L’hypothèse d’un report limité du Brexit gagne du terrain parmi les 27

L’hypothèse d’un report limité de la date du Brexit semble faire son chemin parmi les leaders européens, même si aucune demande en ce sens n’a pour l’instant été posée par la Première ministre britannique Theresa May.

L’hypothèse d’un report limité du Brexit gagne du terrain parmi les 27

Réunis dimanche et lundi dans la ville égyptienne de Charm el-Cheikh pour un sommet avec leurs homologues de la Ligue arabe, les dirigeants de l’Union européenne n’ont pu éviter d’évoquer informellement la question du départ du Royaume-uni de l’UE, dont la date – le 29 mars – approche à grands pas.

Dimanche encore, Mme May a différé «d’ici au 12 mars» un vote des députés britanniques sur l’accord de retrait du Royaume-Uni de l’UE, affirmant vouloir se donner plus de temps pour tenter de renégocier le texte avec les Européens.

«Beaucoup se demandent parmi les 27 si Mme May a véritablement la volonté d’aboutir», a analysé un observateur averti à l’issue du sommet.
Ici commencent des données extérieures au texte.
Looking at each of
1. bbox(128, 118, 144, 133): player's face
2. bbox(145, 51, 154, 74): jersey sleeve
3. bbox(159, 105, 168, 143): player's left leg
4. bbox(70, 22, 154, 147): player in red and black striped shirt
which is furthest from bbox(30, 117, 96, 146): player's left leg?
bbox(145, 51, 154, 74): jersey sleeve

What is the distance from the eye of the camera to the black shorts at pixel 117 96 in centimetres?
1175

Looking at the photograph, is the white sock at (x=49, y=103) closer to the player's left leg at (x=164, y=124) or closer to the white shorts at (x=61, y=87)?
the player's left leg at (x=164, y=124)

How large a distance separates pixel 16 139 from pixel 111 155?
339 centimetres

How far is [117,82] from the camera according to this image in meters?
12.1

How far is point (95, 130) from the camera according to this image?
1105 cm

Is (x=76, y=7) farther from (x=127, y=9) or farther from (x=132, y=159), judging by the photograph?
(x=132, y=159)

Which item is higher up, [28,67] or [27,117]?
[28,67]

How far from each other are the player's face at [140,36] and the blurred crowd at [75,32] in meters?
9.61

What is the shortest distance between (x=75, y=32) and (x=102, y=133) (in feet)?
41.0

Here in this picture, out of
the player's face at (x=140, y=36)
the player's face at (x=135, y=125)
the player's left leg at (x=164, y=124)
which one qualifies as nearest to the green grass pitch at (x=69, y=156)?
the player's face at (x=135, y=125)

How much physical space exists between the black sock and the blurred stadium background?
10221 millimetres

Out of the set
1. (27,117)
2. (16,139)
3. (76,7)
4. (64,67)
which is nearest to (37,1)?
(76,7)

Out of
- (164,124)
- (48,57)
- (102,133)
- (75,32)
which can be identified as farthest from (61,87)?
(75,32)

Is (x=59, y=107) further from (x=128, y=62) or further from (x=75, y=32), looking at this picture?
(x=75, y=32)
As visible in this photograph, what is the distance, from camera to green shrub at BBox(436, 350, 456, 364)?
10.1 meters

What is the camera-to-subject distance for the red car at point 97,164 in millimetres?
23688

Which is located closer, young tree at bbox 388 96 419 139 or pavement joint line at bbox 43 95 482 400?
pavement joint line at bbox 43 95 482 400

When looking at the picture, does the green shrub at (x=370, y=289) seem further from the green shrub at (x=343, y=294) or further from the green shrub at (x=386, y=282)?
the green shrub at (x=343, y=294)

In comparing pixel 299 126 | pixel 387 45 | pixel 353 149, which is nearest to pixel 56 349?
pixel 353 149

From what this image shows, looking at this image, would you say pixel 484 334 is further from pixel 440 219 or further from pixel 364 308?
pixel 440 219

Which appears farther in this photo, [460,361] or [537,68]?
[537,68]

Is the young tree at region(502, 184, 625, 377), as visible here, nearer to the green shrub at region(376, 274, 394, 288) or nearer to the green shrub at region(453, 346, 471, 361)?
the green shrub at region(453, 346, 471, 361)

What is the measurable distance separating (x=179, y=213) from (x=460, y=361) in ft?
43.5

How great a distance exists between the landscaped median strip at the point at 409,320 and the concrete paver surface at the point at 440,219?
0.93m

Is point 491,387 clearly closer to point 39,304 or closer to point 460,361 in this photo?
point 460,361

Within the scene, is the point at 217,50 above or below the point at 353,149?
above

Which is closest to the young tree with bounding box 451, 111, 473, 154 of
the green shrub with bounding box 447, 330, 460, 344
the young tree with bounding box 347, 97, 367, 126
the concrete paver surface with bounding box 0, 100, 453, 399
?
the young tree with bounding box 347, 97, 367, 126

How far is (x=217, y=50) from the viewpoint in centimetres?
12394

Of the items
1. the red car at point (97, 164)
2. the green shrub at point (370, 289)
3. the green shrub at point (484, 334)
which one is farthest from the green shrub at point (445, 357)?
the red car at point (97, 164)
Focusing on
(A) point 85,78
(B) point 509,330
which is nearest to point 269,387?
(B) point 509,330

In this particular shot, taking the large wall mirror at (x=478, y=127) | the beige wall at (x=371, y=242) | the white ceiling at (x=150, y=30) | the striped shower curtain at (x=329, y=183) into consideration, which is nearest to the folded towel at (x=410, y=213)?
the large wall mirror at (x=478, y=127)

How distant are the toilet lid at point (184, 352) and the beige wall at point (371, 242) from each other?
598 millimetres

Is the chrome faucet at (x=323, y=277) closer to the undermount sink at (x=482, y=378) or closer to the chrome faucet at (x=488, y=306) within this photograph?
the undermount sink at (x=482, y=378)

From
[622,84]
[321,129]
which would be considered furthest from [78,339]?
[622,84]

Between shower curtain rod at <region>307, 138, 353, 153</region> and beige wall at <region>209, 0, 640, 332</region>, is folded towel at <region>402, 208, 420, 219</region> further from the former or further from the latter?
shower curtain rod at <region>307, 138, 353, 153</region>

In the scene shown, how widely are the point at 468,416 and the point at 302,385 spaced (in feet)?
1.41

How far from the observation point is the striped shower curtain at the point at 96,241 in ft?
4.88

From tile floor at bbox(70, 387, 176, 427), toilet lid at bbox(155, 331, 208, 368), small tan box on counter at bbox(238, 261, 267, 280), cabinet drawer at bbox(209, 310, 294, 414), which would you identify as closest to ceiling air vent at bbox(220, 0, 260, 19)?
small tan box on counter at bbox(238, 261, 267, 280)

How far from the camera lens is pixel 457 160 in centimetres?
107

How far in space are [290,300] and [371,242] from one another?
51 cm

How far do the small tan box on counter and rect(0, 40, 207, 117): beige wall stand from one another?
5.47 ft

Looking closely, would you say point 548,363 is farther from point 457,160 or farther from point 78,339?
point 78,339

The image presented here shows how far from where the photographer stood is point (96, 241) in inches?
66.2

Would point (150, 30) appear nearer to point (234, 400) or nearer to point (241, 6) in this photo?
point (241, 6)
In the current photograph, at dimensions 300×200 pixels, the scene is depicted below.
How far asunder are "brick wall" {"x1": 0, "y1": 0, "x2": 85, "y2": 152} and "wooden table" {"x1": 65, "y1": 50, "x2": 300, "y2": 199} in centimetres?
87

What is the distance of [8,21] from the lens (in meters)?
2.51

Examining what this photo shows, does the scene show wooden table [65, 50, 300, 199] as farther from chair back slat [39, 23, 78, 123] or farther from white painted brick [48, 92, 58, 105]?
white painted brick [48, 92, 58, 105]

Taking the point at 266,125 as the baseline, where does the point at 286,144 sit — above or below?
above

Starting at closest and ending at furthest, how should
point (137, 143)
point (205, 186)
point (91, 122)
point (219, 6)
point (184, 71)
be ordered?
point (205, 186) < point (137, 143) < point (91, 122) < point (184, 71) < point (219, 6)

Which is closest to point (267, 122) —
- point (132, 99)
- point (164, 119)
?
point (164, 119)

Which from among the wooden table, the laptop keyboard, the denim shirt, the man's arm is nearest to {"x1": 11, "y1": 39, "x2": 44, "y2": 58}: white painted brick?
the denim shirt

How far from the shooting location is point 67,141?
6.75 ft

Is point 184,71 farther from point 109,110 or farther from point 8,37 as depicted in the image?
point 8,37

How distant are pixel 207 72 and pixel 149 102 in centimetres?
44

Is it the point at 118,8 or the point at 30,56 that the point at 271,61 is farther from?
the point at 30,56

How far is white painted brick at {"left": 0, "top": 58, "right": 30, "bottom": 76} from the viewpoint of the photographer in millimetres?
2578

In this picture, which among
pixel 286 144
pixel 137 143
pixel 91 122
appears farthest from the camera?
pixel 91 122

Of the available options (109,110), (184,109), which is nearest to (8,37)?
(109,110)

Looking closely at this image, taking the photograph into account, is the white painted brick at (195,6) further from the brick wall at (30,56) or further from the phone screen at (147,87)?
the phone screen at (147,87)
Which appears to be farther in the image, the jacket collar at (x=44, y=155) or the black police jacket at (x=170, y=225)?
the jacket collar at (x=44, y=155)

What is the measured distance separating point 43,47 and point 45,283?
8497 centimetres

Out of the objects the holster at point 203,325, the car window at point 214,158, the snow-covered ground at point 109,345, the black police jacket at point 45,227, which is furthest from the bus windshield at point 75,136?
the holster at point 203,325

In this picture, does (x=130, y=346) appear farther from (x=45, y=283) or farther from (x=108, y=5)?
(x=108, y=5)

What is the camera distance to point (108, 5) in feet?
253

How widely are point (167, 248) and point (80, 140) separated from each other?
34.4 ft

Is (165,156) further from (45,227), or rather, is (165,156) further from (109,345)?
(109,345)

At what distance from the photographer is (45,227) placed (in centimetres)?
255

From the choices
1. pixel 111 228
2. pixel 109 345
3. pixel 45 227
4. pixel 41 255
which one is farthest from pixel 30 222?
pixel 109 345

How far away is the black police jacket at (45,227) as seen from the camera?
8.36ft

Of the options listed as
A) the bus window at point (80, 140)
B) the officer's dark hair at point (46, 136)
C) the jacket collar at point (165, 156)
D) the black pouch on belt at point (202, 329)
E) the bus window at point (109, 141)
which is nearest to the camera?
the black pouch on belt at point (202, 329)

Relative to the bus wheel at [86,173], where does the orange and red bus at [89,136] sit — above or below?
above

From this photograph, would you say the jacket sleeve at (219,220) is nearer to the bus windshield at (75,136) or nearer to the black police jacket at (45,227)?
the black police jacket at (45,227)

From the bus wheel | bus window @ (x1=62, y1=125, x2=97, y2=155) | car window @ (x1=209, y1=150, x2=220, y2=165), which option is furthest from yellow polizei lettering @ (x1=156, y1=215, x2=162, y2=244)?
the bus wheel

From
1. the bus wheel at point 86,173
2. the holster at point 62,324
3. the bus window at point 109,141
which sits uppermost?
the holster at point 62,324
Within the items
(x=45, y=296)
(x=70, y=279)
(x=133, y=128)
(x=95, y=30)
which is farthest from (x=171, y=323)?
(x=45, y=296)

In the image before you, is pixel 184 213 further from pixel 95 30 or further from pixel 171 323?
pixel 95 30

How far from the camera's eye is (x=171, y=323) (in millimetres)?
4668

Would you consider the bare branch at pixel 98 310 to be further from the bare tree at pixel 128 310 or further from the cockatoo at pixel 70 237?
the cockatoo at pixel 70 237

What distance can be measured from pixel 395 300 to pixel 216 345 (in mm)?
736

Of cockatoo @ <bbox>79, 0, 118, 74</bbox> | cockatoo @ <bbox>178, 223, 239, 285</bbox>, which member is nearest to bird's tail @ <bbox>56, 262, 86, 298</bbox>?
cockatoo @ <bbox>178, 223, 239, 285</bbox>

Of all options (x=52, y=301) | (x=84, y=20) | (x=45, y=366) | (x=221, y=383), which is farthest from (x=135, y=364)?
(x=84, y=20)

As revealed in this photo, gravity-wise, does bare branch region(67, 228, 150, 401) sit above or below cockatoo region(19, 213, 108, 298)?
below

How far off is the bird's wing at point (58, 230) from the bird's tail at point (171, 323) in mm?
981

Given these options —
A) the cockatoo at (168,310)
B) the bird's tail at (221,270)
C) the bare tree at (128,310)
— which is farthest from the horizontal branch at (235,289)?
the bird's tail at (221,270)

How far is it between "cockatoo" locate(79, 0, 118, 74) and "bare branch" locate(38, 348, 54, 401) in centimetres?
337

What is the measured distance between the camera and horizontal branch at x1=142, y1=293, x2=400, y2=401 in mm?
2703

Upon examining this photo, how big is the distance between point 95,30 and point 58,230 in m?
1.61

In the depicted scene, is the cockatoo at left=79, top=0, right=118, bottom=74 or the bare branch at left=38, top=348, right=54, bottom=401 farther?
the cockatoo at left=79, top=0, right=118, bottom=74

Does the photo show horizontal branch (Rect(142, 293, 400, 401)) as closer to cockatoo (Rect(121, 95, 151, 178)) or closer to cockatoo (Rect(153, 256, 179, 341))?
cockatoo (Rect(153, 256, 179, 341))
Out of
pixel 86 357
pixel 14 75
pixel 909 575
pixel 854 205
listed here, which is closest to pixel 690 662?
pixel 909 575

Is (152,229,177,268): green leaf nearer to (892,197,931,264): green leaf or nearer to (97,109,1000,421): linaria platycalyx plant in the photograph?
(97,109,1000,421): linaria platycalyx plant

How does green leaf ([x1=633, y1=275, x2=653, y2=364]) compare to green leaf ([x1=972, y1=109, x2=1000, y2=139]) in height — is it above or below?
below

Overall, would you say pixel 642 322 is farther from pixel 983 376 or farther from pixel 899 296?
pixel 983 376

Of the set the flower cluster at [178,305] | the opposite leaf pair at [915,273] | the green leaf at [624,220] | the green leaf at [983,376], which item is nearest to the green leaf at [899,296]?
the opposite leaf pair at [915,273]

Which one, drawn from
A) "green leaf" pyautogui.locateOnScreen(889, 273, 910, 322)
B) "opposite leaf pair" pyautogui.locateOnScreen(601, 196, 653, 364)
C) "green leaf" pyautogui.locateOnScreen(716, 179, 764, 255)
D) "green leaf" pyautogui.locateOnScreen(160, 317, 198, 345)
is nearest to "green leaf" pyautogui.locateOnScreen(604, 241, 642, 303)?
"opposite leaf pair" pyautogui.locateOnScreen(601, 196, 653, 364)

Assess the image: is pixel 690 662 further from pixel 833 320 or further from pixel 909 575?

Selon lui, ce nouveau report d’un vote aux Communes s’inscrit avant tout dans une stratégie de la dirigeante conservatrice qui cherche à démontrer qu’elle peut arracher des concessions aux Européens.

De leur côté, les 27 continuent cependant à se montrer inflexibles dans leur refus de renégocier le traité de retrait, conclu en novembre dernier après un an et demi de palabres.

Pour autant, ils n’excluent pas des discussions sur la déclaration politique l’accompagnant, un texte traçant les contours de leur future relation avec Londres, voire sur l’élaboration d’une déclaration interprétative qui pourrait être jointe à l’accord de retrait.

Celle-ci pourrait entre autres permettre de clarifier certains points et rassurer à Londres, sans toutefois porter atteinte au filet de sécurité (ou «backstop») mis en place pour éviter le retour d’une frontière dure sur l’île d’Irlande.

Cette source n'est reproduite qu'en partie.